- Extrait à lire -
Tunisie : cette bombe qui menace les conservatismes

Un rapport publié en Tunisie dresse une liste des lois à promulguer ou abroger afin que les citoyens puissent jouir de leurs droits individuels et d’une réelle égalité homme-femme. De quoi énerver imams médiévaux et zélotes du patriarcat.

Ce sont 235 pages, en arabe, non traduites, qui circulent sur les réseaux sociaux via leur version PDF. 235 feuillets A4 qui suscitent au mieux indifférence, enthousiasme, au pire violence verbale, frais mensonges. C’est selon les personnes auxquelles on s’adresse. Les 235 pages du rapport de la Colibe (Commission des libertés individuelles et de l’égalité), présidée par Bochra Bel Hmida, sont le fruit du travail mené par cette commission voulue par le président de la République de Tunisie, Béji Caïd Essebsi. Et une petite bombe à retardement jetée à l’endroit des conservateurs de toutes obédiences.

Un code des libertés individuelles

 

Palais de Carthage, 13 août 2017. En cette journée symbolique (promulgation du code du statut personnel par le président Bourguiba en 1956), BCE a convoqué les dix membres de la Colibe afin de faire l’état des lieux en matière de libertés individuelles, d’égalité homme-femme, ainsi que des propositions. Lois liberticides, antiques, décrets obsolètes : il faut tout examiner, tout passer à la paille de verre intellectuelle.

[Données enregistrées]
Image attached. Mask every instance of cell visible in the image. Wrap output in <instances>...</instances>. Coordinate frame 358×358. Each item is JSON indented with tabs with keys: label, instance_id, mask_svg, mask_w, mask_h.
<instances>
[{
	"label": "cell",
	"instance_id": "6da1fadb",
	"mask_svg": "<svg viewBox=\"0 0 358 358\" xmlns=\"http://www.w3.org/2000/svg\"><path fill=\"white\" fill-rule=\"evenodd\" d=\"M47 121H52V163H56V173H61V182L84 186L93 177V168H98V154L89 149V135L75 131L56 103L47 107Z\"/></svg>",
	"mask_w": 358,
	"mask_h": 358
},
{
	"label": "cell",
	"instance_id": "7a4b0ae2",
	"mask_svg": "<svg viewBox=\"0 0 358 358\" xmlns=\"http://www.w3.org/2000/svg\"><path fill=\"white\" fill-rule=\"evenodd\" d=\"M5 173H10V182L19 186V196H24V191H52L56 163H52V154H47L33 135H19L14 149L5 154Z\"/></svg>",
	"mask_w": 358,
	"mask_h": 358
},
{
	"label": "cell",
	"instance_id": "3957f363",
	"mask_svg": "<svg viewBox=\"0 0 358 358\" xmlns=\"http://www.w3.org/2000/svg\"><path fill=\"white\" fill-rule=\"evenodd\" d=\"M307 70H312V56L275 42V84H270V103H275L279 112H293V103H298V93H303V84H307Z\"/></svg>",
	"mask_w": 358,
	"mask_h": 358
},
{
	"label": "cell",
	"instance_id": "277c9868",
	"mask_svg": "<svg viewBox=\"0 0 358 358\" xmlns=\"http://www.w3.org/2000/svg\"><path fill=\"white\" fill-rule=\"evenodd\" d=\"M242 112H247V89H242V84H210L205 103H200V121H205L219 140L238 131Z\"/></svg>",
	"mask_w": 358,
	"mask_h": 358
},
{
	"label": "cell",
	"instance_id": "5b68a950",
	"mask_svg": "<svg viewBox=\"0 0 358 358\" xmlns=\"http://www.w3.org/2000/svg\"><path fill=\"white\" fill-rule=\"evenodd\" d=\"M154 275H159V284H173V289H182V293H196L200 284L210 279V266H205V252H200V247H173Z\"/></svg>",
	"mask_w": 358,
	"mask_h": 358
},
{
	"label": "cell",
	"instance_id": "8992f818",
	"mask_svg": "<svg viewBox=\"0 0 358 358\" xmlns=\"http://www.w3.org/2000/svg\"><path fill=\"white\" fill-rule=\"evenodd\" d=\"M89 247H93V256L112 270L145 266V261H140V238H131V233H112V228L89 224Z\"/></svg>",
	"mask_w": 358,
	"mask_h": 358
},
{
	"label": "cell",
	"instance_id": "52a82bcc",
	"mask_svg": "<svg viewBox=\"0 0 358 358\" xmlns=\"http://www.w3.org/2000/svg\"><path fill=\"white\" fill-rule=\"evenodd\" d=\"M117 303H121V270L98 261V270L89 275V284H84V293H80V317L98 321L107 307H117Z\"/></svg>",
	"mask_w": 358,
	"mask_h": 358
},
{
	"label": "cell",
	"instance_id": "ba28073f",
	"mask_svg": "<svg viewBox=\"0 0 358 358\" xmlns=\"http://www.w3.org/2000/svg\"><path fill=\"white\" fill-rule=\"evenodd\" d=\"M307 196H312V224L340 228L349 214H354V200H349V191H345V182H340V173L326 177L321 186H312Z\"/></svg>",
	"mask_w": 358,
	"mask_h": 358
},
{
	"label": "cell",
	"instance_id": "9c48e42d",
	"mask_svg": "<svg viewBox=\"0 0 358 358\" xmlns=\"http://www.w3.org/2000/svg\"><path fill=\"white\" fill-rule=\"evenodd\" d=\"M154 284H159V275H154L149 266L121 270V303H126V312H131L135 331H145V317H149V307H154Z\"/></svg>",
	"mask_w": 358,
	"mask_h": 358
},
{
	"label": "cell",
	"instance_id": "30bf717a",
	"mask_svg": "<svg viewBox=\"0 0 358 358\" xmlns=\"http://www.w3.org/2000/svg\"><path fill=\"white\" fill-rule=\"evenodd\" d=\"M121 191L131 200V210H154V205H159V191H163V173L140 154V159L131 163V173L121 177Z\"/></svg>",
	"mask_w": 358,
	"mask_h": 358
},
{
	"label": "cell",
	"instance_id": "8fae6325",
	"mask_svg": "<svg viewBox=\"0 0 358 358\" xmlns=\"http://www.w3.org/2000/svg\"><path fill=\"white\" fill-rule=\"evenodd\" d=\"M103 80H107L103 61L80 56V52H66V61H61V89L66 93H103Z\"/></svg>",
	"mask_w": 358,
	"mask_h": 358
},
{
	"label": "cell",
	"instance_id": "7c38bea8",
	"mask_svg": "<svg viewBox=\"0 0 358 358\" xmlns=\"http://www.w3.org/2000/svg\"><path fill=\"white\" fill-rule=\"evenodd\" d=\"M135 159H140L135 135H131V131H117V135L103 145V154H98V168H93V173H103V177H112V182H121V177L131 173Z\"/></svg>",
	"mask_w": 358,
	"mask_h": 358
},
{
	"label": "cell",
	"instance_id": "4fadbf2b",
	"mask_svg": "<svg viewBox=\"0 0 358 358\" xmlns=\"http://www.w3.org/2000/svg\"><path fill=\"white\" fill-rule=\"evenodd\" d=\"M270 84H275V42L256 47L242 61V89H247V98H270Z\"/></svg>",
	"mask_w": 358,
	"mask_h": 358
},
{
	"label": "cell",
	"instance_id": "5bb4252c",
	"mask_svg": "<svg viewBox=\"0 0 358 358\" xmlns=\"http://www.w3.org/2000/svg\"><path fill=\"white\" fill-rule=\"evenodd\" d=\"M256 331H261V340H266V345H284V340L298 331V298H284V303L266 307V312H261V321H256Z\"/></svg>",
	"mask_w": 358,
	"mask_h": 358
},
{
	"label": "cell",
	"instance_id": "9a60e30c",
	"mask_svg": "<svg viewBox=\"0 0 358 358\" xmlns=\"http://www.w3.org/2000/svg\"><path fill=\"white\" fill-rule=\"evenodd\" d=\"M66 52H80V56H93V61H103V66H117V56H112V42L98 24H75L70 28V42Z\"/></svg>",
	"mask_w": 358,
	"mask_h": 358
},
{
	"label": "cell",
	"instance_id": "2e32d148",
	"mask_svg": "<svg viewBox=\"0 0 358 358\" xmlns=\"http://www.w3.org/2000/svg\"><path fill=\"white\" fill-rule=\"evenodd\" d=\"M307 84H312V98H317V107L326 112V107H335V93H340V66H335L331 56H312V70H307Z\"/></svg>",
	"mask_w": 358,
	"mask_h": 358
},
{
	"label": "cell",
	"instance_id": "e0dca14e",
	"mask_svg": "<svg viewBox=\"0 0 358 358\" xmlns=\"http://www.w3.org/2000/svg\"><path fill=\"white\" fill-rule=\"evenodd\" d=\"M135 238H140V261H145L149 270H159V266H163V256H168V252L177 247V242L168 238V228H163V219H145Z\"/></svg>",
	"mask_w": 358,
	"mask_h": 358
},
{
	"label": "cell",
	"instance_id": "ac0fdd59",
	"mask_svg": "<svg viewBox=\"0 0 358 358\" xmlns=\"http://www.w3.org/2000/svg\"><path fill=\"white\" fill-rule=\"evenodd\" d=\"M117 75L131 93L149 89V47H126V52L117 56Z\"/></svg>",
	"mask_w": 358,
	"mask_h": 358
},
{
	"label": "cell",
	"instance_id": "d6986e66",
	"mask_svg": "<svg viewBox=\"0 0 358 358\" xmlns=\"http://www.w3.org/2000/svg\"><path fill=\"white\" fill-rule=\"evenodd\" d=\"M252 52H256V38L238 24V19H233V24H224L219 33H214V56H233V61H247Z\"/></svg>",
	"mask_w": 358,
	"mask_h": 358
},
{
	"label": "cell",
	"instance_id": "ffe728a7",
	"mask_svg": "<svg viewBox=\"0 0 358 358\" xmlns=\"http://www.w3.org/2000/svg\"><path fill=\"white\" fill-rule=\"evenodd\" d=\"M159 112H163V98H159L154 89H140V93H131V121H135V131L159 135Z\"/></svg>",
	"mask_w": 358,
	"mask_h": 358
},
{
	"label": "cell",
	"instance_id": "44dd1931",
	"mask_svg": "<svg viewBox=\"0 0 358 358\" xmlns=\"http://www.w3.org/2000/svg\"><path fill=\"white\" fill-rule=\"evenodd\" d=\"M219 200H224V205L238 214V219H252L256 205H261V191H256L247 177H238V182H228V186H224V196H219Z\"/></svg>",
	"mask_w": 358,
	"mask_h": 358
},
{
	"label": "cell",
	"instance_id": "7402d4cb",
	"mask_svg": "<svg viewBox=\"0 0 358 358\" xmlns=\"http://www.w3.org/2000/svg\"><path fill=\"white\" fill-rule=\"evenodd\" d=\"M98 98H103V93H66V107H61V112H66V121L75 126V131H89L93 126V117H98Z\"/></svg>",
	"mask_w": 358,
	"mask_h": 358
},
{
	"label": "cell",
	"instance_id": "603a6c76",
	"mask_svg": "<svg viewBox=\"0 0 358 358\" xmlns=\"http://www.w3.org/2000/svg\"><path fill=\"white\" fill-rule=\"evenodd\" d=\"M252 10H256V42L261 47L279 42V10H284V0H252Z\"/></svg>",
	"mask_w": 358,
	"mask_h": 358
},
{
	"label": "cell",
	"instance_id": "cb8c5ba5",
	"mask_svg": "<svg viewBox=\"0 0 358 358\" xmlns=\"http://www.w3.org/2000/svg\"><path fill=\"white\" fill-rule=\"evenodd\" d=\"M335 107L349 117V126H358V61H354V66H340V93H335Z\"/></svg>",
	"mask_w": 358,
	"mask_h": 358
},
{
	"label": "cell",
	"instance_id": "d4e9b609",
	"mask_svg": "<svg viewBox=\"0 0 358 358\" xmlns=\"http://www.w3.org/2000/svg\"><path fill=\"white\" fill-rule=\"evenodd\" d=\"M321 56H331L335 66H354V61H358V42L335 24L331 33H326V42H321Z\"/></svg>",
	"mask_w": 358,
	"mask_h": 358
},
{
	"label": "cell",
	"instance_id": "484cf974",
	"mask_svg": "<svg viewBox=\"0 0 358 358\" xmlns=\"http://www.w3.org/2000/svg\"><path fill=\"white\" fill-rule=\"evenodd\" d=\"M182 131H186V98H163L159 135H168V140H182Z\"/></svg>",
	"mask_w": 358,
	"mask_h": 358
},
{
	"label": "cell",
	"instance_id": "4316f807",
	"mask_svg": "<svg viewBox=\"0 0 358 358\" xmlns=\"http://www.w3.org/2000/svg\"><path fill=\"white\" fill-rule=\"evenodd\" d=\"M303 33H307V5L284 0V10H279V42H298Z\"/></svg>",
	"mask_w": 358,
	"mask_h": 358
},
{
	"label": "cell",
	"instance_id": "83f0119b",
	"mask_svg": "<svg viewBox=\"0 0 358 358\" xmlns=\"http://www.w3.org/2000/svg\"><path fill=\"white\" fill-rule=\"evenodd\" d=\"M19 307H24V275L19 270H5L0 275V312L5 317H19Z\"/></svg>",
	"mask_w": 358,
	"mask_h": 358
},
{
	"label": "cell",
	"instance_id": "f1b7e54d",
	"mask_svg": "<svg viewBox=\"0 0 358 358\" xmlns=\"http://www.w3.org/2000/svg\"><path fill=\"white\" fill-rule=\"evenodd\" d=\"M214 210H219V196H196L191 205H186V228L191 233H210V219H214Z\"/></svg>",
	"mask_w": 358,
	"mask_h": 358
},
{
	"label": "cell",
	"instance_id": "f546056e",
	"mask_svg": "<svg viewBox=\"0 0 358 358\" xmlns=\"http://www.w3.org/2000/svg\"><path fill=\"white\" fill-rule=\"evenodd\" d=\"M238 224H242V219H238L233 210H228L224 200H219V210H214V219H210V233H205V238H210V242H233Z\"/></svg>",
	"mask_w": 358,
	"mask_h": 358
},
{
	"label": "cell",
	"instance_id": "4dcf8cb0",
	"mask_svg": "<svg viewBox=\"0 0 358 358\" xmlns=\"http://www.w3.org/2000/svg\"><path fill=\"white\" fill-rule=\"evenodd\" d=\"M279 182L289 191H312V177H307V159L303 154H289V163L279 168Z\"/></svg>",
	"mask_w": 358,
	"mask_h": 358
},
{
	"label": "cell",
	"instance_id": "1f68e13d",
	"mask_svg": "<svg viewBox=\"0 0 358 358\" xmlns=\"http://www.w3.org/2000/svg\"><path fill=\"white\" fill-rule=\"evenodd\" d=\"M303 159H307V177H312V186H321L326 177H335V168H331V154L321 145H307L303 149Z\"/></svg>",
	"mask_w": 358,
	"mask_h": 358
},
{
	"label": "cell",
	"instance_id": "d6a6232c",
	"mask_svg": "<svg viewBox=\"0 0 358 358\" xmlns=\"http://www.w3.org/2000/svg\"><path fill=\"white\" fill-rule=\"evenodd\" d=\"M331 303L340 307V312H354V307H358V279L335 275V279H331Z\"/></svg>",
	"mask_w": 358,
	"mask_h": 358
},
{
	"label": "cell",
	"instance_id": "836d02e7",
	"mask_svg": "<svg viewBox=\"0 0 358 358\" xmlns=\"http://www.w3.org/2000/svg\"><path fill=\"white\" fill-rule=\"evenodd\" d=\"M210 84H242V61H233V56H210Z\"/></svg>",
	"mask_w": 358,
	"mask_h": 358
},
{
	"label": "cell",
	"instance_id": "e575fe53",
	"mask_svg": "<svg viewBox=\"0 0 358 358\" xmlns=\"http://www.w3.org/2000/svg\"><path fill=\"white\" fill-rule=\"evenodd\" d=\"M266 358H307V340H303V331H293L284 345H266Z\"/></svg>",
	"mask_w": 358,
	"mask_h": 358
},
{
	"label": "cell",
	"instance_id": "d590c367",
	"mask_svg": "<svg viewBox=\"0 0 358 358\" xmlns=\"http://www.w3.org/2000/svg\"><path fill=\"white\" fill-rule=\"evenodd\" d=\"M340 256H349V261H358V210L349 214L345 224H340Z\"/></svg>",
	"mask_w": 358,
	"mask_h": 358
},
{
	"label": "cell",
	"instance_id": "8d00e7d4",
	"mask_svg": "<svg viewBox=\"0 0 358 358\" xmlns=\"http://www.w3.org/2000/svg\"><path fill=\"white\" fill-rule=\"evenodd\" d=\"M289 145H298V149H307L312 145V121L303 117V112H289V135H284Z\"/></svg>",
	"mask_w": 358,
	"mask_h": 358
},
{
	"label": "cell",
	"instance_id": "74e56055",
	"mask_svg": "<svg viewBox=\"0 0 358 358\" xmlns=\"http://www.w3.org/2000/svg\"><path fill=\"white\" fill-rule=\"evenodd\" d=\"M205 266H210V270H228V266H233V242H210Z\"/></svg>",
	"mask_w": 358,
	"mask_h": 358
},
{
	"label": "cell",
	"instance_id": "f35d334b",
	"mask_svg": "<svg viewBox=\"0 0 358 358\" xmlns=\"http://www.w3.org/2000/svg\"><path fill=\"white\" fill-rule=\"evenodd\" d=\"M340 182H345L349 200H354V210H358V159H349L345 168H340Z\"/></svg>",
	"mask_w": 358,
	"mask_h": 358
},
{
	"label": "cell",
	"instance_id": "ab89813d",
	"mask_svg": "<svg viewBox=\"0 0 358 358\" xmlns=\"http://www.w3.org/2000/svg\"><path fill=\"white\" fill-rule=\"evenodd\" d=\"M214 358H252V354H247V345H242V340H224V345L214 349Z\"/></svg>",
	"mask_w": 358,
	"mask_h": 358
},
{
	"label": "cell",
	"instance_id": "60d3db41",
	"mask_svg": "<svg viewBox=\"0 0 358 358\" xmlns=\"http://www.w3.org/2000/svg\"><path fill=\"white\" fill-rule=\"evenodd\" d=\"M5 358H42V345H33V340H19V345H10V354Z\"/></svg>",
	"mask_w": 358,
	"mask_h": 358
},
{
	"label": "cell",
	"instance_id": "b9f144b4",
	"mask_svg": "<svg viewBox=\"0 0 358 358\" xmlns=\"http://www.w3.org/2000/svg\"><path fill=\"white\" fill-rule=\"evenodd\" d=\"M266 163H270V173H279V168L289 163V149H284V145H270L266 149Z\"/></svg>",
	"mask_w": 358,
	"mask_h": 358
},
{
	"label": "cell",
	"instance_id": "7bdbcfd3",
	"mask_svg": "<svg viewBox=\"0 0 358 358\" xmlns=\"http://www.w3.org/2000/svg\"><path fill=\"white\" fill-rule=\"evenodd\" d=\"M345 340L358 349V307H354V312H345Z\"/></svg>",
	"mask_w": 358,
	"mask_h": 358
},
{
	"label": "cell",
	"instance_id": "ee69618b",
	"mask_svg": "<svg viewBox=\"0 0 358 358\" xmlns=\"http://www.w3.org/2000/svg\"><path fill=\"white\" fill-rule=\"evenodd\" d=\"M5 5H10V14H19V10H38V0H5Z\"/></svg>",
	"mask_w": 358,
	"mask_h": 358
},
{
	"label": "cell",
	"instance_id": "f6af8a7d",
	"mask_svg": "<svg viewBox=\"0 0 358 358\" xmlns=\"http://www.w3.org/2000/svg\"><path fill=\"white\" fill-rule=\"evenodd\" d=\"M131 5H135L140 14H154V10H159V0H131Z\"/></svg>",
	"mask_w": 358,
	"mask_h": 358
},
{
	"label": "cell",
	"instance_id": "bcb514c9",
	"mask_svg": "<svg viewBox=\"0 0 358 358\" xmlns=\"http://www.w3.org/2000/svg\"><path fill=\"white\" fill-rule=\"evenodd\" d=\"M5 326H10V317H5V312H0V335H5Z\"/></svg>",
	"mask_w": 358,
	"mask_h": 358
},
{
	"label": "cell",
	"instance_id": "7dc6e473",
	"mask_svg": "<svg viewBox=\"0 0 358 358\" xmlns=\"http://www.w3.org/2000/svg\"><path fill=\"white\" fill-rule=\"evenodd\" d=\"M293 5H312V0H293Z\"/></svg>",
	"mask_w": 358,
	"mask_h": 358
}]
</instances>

- Consignes -
1. D'après l'extrait sur le rapport tunisien, qui préside la Commission des libertés individuelles et de l'égalité ?
2. Poursuivez l'extrait sur le rapport tunisien après sa dernière phrase.
Les items constituent un matériau distinct de l'extrait.

- Corrigé -
1. Bochra Bel Hmida.

2.
Après huit mois de travaux, d’auditions, le rapport a été remis à son commanditaire le 8 juin. Celui-ci attend le 3 août 2018 pour faire savoir à l’opinion ce qu’il en retirera. Après, ce sera au parlement de décider. L’occasion de compter les « progressistes » dans l’hémicycle du Bardo, le parlement tunisien. Pléthore de sujets sont évoqués par la Colibe : égalité homme-femme devant l’héritage, dépénalisation de l’homosexualité (un à trois ans de prison), abolition de la peine de mort… Ce rapport, BCE l’évoquait déjà en octobre 2014, à l’avant-veille de l’élection présidentielle. Le plus emblématique, l’égalité homme-femme devant l’héritage, raisonnera comme un coup de tonnerre dans le monde arabe s’il est annoncé lundi par BCE. Mais l’annonce ne signifiera pas une application immédiate.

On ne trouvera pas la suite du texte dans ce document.